Tuesday, January 13, 2015

Bad Sportsmanship in "Urban" Areas

Congratulations to the Ohio State Buckeyes for winning the national championship last night.  They totally dominated the game, and you have to to overcome 4 turnovers.  The over/under on Ezekiel Elliott was 165 1/2 yards rushing.  I said before the game that if he hit the over that Oregon would lose, and of course he went way over.

On the same note, that was not the Oregon team I saw play most of the season.  How much of that difference was Ohio State and how much was them simply having lost too many players to injury and suspension?  Totally unknown, but the better team on the field last night won the game.  (Although it certainly looked to me like Oregon hadn't done any tackling since the Rose Bowl, because they forgot how to even attempt to do it properly, and that was not them at all.)

Urban Meyer has certainly proven that he is one of the best coaches in college football right now.  If he is not the best, he is certainly right there in the conversation.  Going into the game many commentators said they were picking Ohio State simply because of Urban, not because they thought they were the better team, but that because he would do what was necessary to win.  I think that was apparent, and he certainly earned a lot of respect from me, until the end.

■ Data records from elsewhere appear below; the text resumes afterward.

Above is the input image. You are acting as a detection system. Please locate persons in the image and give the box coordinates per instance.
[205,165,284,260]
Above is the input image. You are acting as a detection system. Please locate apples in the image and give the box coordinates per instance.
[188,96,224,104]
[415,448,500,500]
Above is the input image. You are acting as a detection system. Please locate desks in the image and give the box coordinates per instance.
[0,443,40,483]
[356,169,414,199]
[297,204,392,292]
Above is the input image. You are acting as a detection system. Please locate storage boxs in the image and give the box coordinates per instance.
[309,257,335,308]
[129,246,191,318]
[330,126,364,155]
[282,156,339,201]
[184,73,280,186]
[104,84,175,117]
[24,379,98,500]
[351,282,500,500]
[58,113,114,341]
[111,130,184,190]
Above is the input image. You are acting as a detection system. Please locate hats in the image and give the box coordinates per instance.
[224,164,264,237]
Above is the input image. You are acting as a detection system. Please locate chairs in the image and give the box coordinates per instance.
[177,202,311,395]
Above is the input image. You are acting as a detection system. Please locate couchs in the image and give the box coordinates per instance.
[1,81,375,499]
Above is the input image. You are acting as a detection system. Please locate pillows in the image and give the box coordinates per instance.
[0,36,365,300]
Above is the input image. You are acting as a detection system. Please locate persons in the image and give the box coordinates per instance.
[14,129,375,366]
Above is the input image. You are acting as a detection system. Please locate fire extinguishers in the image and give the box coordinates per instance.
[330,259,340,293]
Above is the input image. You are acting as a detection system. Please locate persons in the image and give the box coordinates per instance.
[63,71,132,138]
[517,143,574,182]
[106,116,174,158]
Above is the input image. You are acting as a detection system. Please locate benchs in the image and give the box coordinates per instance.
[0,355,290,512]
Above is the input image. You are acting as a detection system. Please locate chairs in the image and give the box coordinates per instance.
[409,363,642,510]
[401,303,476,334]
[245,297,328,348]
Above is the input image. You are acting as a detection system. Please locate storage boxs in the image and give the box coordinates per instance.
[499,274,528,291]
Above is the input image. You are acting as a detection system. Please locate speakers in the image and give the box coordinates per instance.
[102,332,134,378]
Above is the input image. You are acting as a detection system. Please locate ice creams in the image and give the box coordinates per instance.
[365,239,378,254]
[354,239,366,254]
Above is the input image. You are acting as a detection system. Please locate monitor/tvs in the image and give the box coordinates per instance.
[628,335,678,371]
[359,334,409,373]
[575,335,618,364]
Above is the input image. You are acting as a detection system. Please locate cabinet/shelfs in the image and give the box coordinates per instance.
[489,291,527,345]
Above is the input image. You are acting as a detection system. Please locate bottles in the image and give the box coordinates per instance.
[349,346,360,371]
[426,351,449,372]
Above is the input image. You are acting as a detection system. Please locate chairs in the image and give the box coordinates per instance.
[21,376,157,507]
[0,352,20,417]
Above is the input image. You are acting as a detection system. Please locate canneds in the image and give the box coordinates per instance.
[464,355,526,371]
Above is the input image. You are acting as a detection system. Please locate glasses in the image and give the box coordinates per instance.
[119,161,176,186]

Late in the game, Oregon went for it on 4th down, because they had to, and didn't complete it, giving the ball to Ohio State around the 14 yard line with what I think was a little more than 3 minutes to go. I really wondered what they were going to do, and the play calls sent in seemed to indicate that Urban was simply going to run down the clock, get a first down, and then sit in a victory formation. Because either Oregon's defense got incredibly stout all of the sudden, or Ohio State wasn't trying very hard to score.  They then got their first down, and all they had to do was kneel down a couple of times and the game was theirs.

But that is not what they did.  Instead they kept running the ball, scoring with only a few seconds left on the clock.  I won't write what I actually said, but it was bush-league and totally bad sportsmanship. The only thing scoring there did was to drive up the margin of victory, which didn't matter.  They were already up by 15.  If this were the NFL, you might see them do it because the NFL is about money and entertainment, so what they can do different things.  But let's be honest and say that they don't even do that in the NFL (unless the coach hates the other coach. I'm looking at you Bill Belichick).

But this isn't the NFL, and college football is supposed to be teaching these athletes something, it's that whole student/athlete thing, and one of those things should be sportsmanship. Urban Meyer had that opportunity last night to send that message and he failed the test.  He, in fact, failed miserably.

In 2010, Wisconsin was playing a game in which they were leading 20-19 and driving the ball as time was expiring.  They got inside the 10 yard line and then assumed the victory formation and they won the game. They could have scored and increased the margin of victory, but they didn't, and they still won. That is good sportsmanship.  What Urban Meyer did was not, and I have yet to hear a single commentator call him out for it which is also a travesty.

I congratulate the team for their victory, but I have lost all respect for Urban Meyer because he is not coaching or teaching his players, and those who play who watch, the proper respect for the game and his opponents.  He also needs to be careful because, as Gregg Easterbrook says, when you taunt the football gods, bad things tend to happen.

Update: Shout-out to Tony Kornhesier who is the only commentator I have heard who called out Urban Meyer for this, and Michael Wilbon, agreeing with him, said that if he did that in the NFL "he would get one of his players killed."